Informed Birth
Vol. 26 No 3 | Spring 2024
Feature
Obstetric Care and Consent: Navigating Legal and Ethical Challenges
Ruanne Brell
BA, LLB (Hons)

There has been discussion recently about informed consent in obstetrics in light of the parliamentary inquiry into birth trauma in New South Wales and associated national media coverage. The outcome and impact of this is still developing; however, the core legal principles remain settled and should continue to guide how you communicate with and obtain consent from patients.

Consent essentials

Obtaining patient consent through a shared decision-making process is an essential part of clinical practice. This requires clear and effective communication between doctor and patient, including discussion about the risks and benefits of proposed treatment and interventions.1

This is a well-established legal principle and reflected in   professional standards such as the Medical Board of Australia’s Good medical practice: a code of conduct for doctors in Australia2.

The legal duty is to provide information that any patient would reasonably need to know, and information that the individual patient would consider is material to their decision. This is a patient-centred test, and the discussion should be tailored to the patient’s specific needs and concerns.

An adult with decision-making capacity has the right to refuse examinations, treatments or procedures. This applies when seeking consent from pregnant patients about treatment for her or the unborn fetus.

Avant’s experience and data analysis indicate that the most common consent concerns are patients reporting that they had been given insufficient information or did not feel fully informed after the consent process.

Obtaining consent

For many aspects of antenatal care, verbal consent is appropriate. That includes for routine physical examinations, ultrasounds, and taking samples for pathology testing. However, it is important to never assume consent, particularly for intimate examinations.

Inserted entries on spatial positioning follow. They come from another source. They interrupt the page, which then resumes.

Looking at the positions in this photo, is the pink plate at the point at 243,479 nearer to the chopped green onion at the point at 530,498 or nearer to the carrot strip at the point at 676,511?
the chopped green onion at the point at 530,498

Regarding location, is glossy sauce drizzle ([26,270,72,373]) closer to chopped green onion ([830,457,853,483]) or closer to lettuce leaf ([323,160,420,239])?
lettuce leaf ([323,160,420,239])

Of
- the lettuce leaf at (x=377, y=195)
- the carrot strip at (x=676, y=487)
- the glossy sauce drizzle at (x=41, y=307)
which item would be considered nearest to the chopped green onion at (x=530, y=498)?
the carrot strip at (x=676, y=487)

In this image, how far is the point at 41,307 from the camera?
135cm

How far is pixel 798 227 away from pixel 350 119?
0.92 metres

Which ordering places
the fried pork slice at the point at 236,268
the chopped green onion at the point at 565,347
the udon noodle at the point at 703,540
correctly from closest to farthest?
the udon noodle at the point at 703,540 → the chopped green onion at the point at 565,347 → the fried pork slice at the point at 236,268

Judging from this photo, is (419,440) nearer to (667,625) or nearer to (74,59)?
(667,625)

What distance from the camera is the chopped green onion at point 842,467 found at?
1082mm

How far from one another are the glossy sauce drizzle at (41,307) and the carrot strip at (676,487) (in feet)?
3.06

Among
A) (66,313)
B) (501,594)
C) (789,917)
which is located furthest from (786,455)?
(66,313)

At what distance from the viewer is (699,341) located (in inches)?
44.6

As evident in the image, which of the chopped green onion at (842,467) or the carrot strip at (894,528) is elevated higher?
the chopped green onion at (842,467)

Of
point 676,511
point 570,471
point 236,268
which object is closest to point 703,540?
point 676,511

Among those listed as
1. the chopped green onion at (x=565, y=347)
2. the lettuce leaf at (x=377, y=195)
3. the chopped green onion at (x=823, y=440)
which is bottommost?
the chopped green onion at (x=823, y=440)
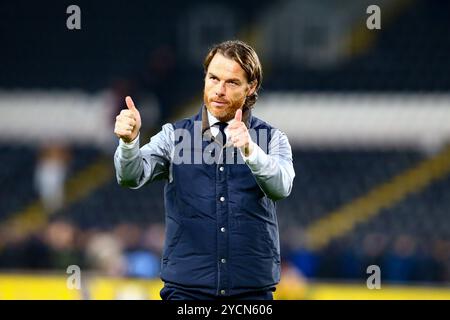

Doctors have found themselves the subject of complaints where they have assumed a patient was consenting when they did not actively object to an examination. As well as discussing the need for any test or examination, make sure the patient understands what is involved and give them an opportunity to ask questions or express any concerns.

Except in a life-threatening emergency, patients need to give consent to an intervention or procedure. This applies to caesarean section or use of instruments during delivery, and other interventions such as an episiotomy.

It does not mean that specific consent is required for vaginal delivery, since vaginal delivery is not an intervention. However, there should be discussion with patients about what to expect during the delivery, the issues or complications that may arise, and what other options for delivery may be needed.

The antenatal period provides a good opportunity for multiple discussions about these issues. As a doctor, your level of individual involvement in this process will vary across private practice and public hospital settings.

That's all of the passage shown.